Adam Smith - The Wealth of Nations (1776)
100 Best Scottish Books of all Time
Margaret Thatcher, it is said, used to carry a copy of The Wealth of Nations in her handbag. It's an apocryphal story but highlights the fact that the deregulation of the 1980s was often undertaken in Adam Smith's name. Yet reading it today, 229 years after it was published, the most striking feature of the book – after its crystal-clear discursive style and moments of dry wit – is the fact that Smith's major work creates a system by which capitalist society can be examined as much as providing a clear hypothesis on the nature of the society itself. The ostensible task of the book, divided into five parts, is to explain why some nations are rich and some aren't but in doing so, Smith has to first create a whole new grammar of political economy.
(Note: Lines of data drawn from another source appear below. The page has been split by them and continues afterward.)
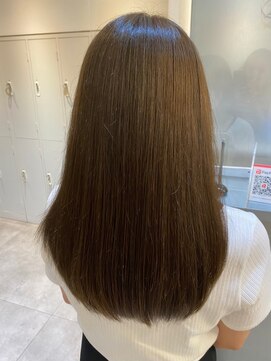 ジーナ 船橋(Zina) 髪質改善*ロングレイヤーグレーベージュ*美髪【Zina船橋】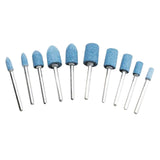 Maxbell 2x10x Cutting Burrs Rotary Files Bits for Die Grinder Metal Woodworking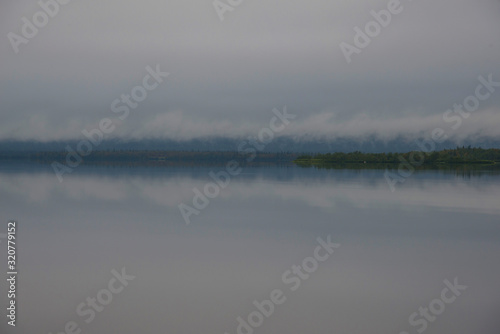 Fog over Lake Lovozero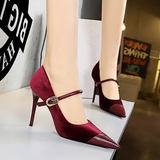 Funki Buys | Shoes | Women's Luxury Velvet Pointed Toe Stiletto Pumps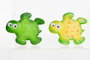 DKD Home Decor Set de 6 Antideslizantes Tortuga 11,5x1x10 cm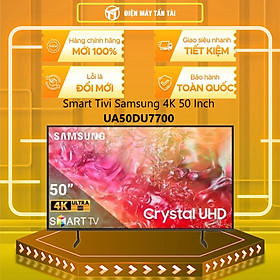 Mua Smart Tivi Samsung 4K 50 Inch UA50DU7700 50DU7700 - Hàng chính hãng - Chỉ giao HCM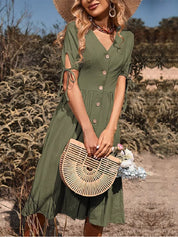 Boho kleid leinen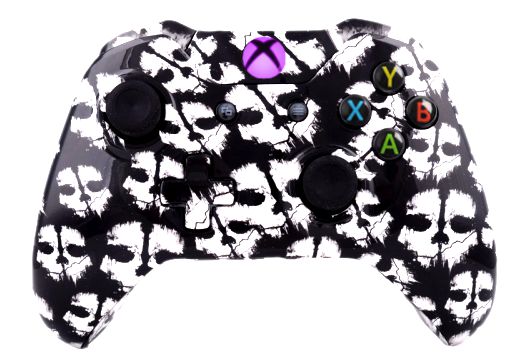 COD Ghost White Hydro-Dipped X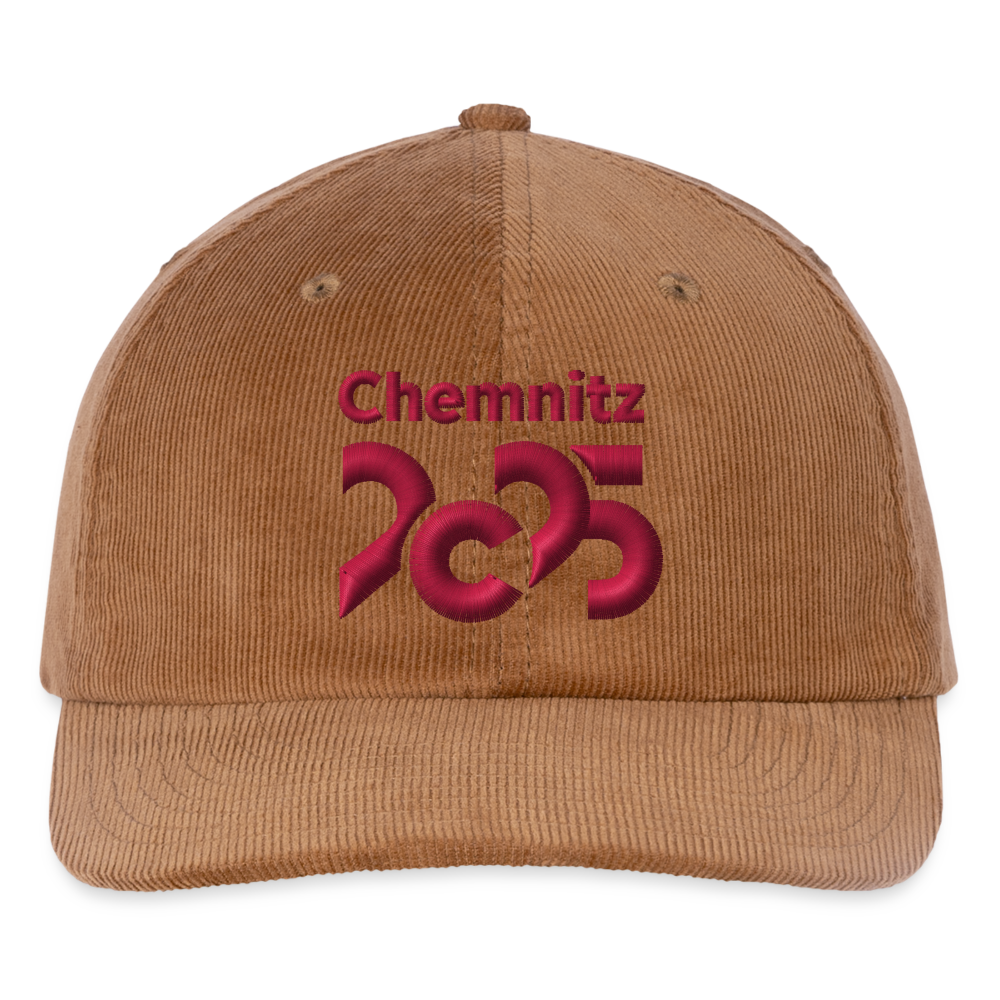 Chemnitz 2025 - Cord Cap roter Stick - Mocca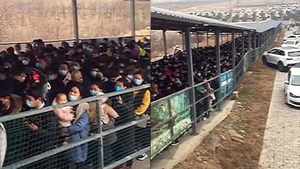 Video: Bất chấp dịch Covid-19, du khách Trung Quốc vẫn xếp hàng dài đi tham quan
Among many other things, Smith posits his hugely influential theory of value, describing wages and profit not as rewards but as compensation for the trouble taken in producing or financing a risky strategy. His historically specific remarks, on the other hand, are overlooked. He describes the British defence of the American colonies as pointless and attacks the self-interest of the land-owning classes. The Wealth of Nations is debated by every generation of economists because it provides a systematic examination of the economic cycle as a whole.
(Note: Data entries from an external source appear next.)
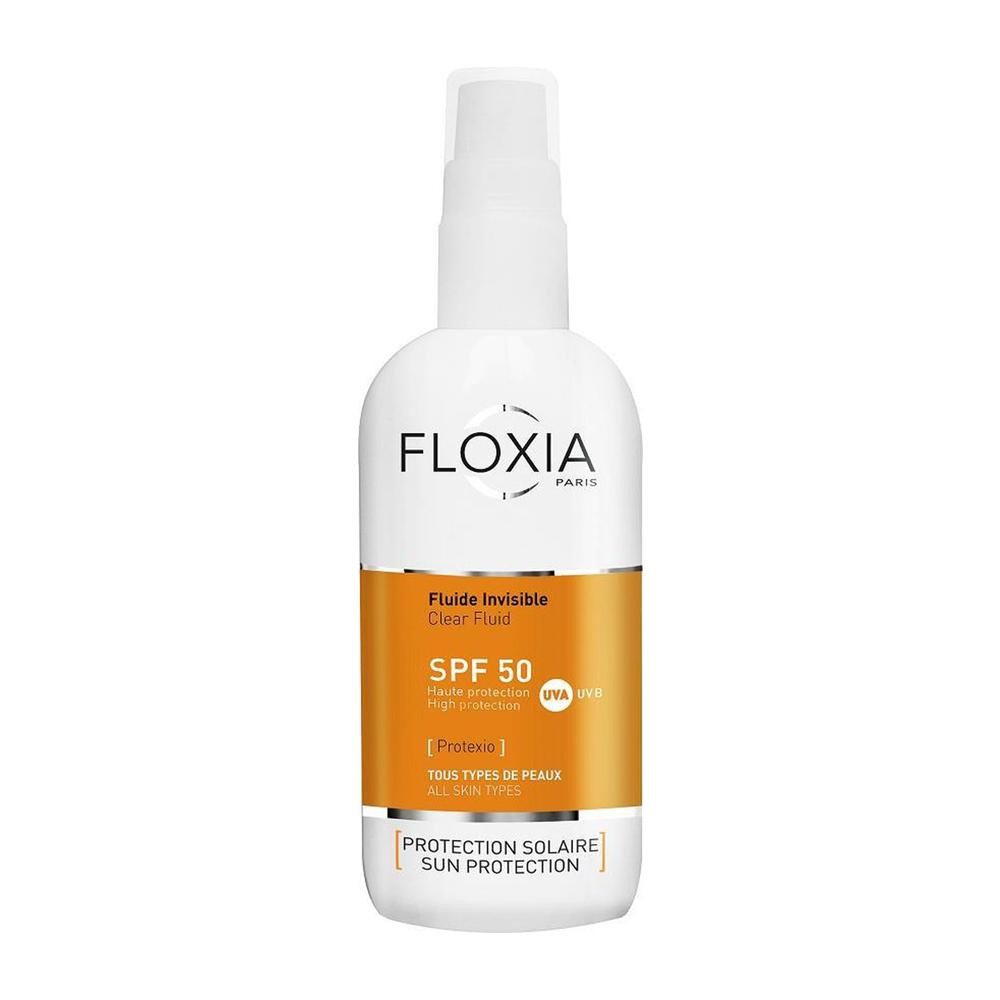 Floxia Clear Fluid Spf 50 High Protection For All Skin Types 125 Ml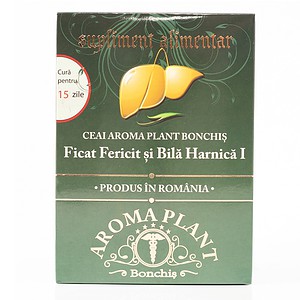 Ceai Ficat Fericit si Bila Harnica I, 160 g, Aroma Plant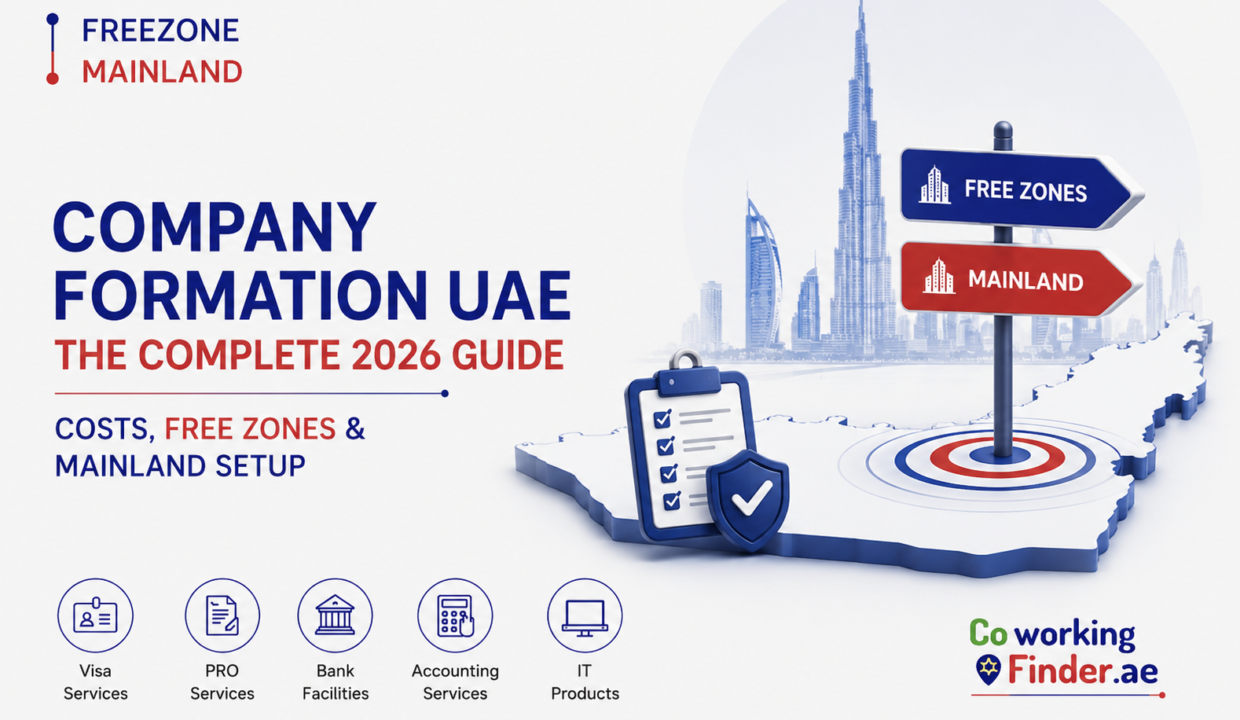 UAE company formation guide 2026 for free zone and mainland business setup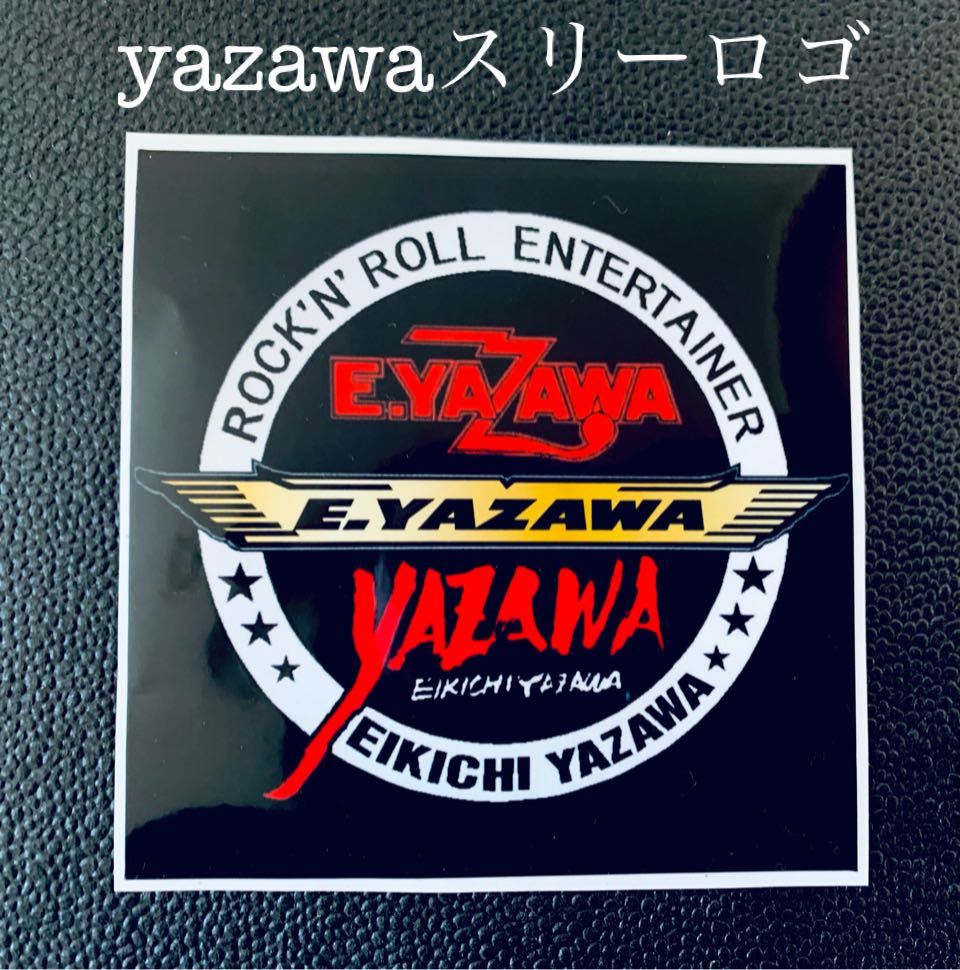 矢沢永吉 スリーロゴステッカーカッコいい 新品 即発送追跡あり 人気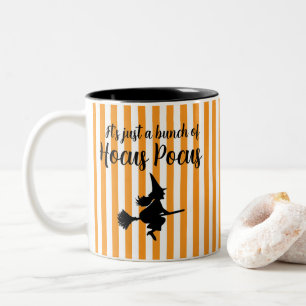 Tasse 2 Couleurs Sorcière d'Halloween sur Broom vol Hocus Pocus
Yet post-Thatcherite commentators such as Andrew Skinner have criticised previous generations for divorcing Smith's economic system from his moral philosophy. Indeed this approach gets closer to the fundamental dilemma at the heart of Smith's work and of capitalist society in general: how can we be protected from being corrupted by the special interests that are an integral part of our political economy? After The Wealth of Nations Smith attempted to answer this question with a history of jurisprudence but he burned the incomplete work just before he died.